In New York City, Ms Phillips is The Gallery Coordinator For The National Association of Women Artists. She was chosen as the Featured Artist in the Feb 2020 Edition of The Catskill Mountain Region Guide. Some of her photographs were displayed on the Dorsky Museum site entitled”Stay Home, Make Art”, at the start of the Pandemic. Her work can currently be seen  online at Emerge Gallery in Saugerties NY, and at the WAAM online exhibit entitled “A Different Kind of Now”.

Betsey Regan:

“My father was a Colonel and I made a living working for the Army. Although I didn’t want the military culture to seep into my mind and my art, it did. I wanted my current work to depict the sense of frustration and entrapment I felt, but equally, to depict my overriding feelings of self-respect because I performed the tasks required to defend our nation.
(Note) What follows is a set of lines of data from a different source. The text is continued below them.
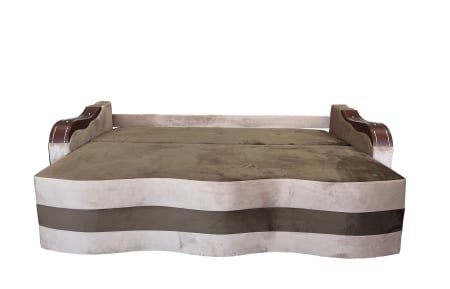 Canapea Extensibila Simona, 225x74x100 Cm, Maro, Crem [2]
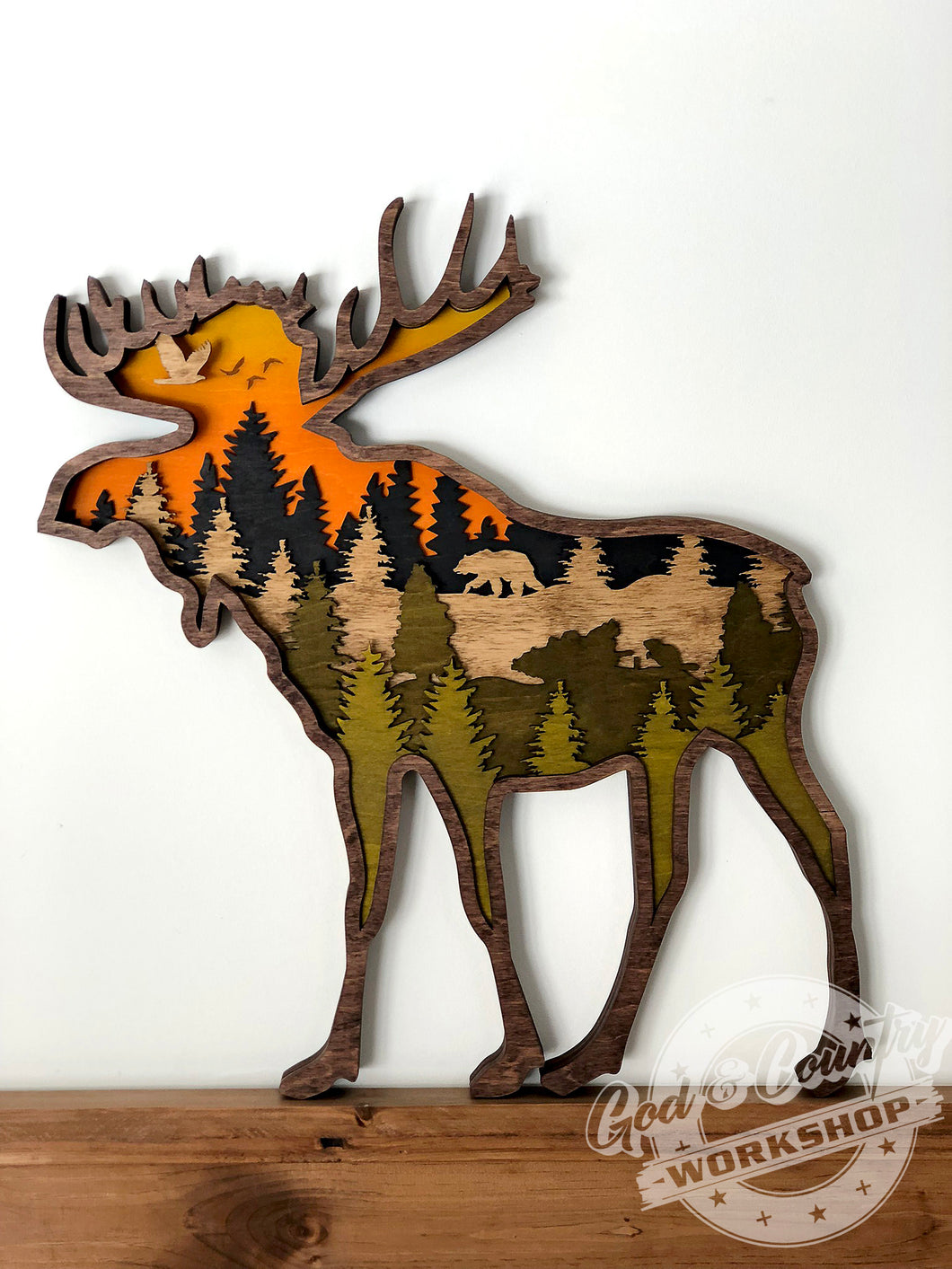 MOOSE - WALL ART Decor - Multi-Layer - 3D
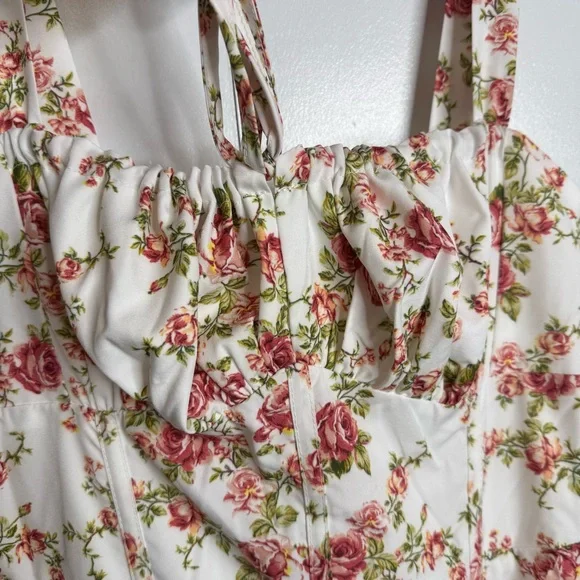 Commense Rosebud Floral Midi Sundress White Pink Slit Corset Small NWT - Picture 12 of 15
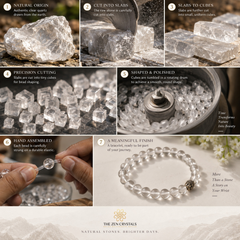 A 7-step infographic detailing the handcrafted process of a clear quartz crystal bracelet by The Zen Crystals, showing raw stone, slabs, cubed pieces, hand-held assembly, and the finished bracelet worn on a wrist.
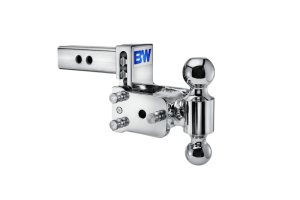 B&W Hitches Tow & Stow 2in Dual Ball Receiver Hitch, Chrome, 3in Drop-3.5in Rise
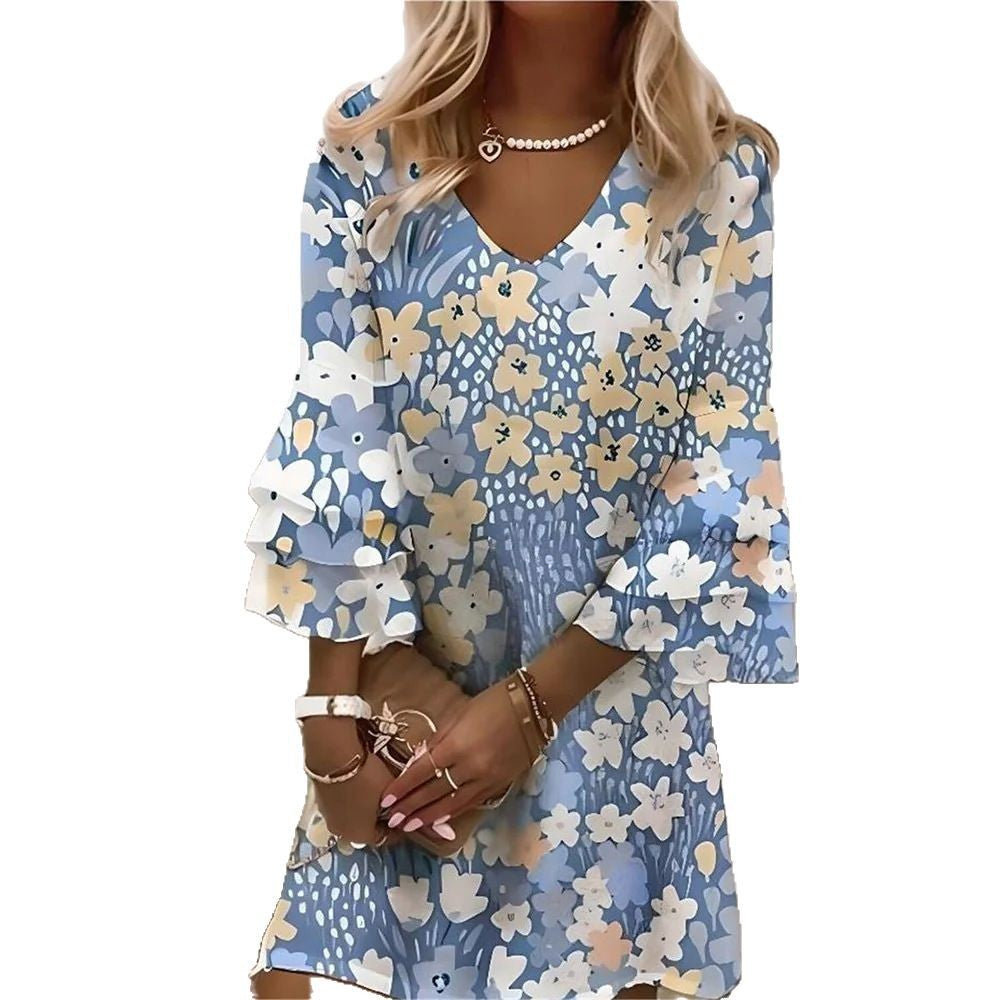 Summer Flared Sleeves V-neck 3D Digital Printing Midi Dress - Sophinity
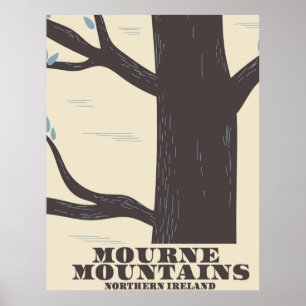 mourne mountains northern ireland travel poster
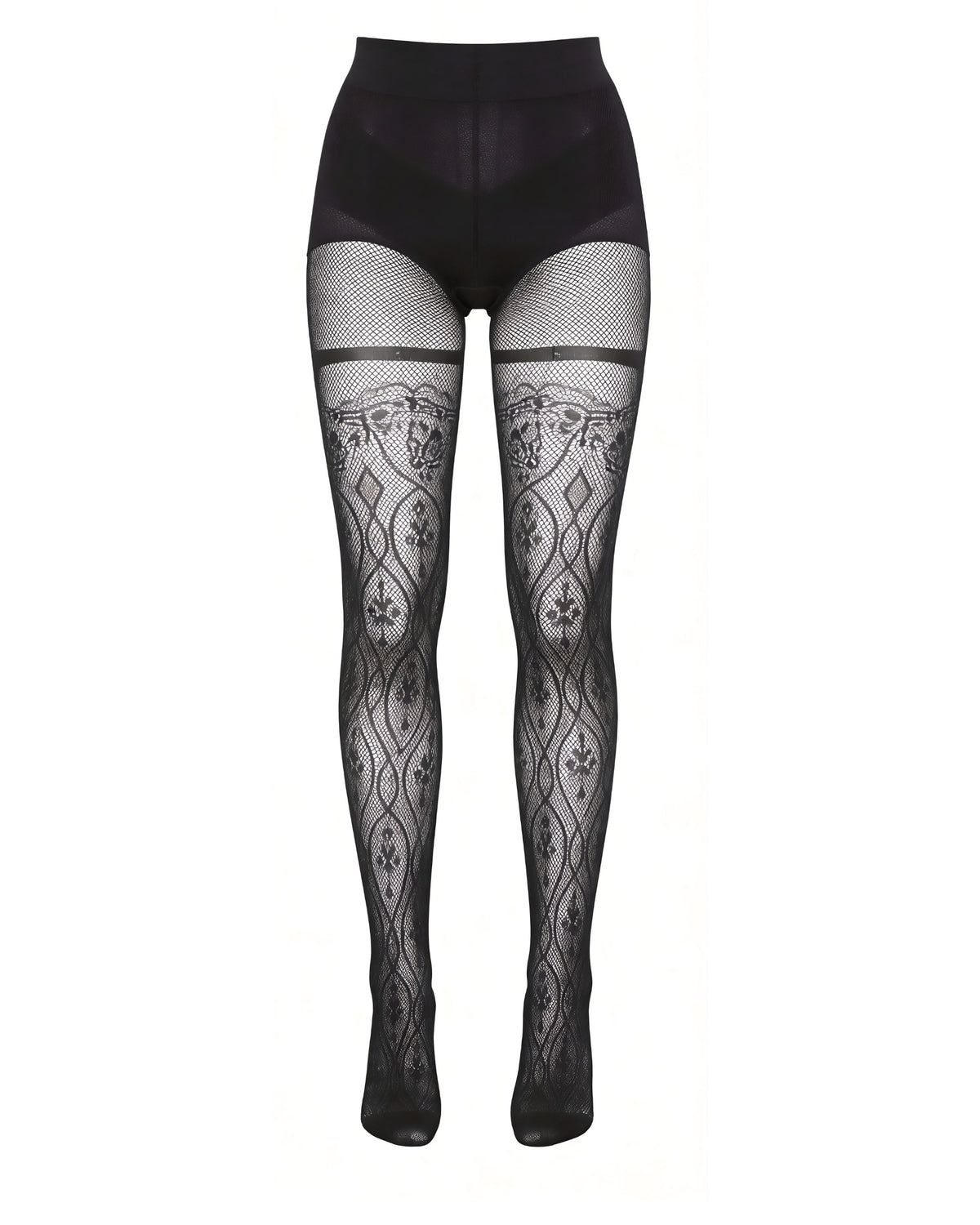 Linsori Obsidian Sheer Lurex Crotchless Tights - White background view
When the pandemic started, I continued the military theme, but this time the soldiers wear gas masks. I became obsessed with researching old military gas masks. Slathering plaster onto paper and then sanding, gouging, massaging and scraping are actions that cause pain and release pain at the same time. The process echoes the message.” – Betsey Regan

Amy Silberkleit:

Silberkleit was born and raised in New York and received a B.A. from Stony Brook University where she focused on printmaking. She was the artistic director of The Rod and the Rose Puppet Theatre, which performed throughout the Northeast. She has sold puppets and fabric collages in craft festivals. Silberkleit received a Certificate in Natural Science Art and Illustration from The New York Botanical Gardens. The technical nature of that work prompted her to return to drawing and lithography. Her lithographs and drawings have been in juried shows, galleries and museums. She is a member of Longyear Gallery in Margaretville, N.Y. and The Society of American Graphic Artists. 

Joyce Washor:

Joyce Washor lives and works in Woodstock, NY. She received a BFA from Rutgers University and further instruction at The Woodstock School of Art  and The Art Students League.  Joyce has been featured in Workshop Magazine, Leisure Painter Magazine, International Artist Magazine and multiple articles in American Artist Magazine. She is the author of Big Art, Small Canvas published by North Light Books, 2006 and its updated edition Think Big, Paint Small, 2016. She self published four eBooks: Watercolor Harmony, The Tao of the Complementary Palette, 2012, Oil Painting Harmony, The Tao of the Complementary Palette, 2013 and  Easy Painting, Learn to Watercolor with 3 Colors, 2014.  Joyce has been collected nationally as well as in Israel and Japan. She is represented by Mark Gruber Gallery in New Paltz, NY. and Wired Gallery in High Falls, NY.  She served on the WAAM board as secretary from 2014-2019. Joyce teaches watercolor to individuals and groups in her home studio.

Crystal Yang:

Originally from Taiwan, Yang graduated from Chinese Culture University with a major in Western painting, and later, came to the United States to earn an MFA in painting from Radford University and a Ph.D. in art education from University of Georgia. In 2018, after spending 14 years as an art professor at the University of North Dakota, Yang moved to Poughkeepsie, where she now works as an independent artist in the scenic Hudson Valley. For thousands of years, Chinese scholars and artists have nostalgically pursued spiritual life in the mountains. Away from the mundane world, they have searched for an ideal life in unity with nature—as did 19th-Century American writers Ralph Waldo Emerson and Henry David Thoreau, along with the Hudson River School painters. For Yang, residing in the Hudson Valley is, in some ways, the realization of an idyllic life too. She therefore created a series of Neo-Hudson River paintings to reflect my new life in the scenic Hudson Valley.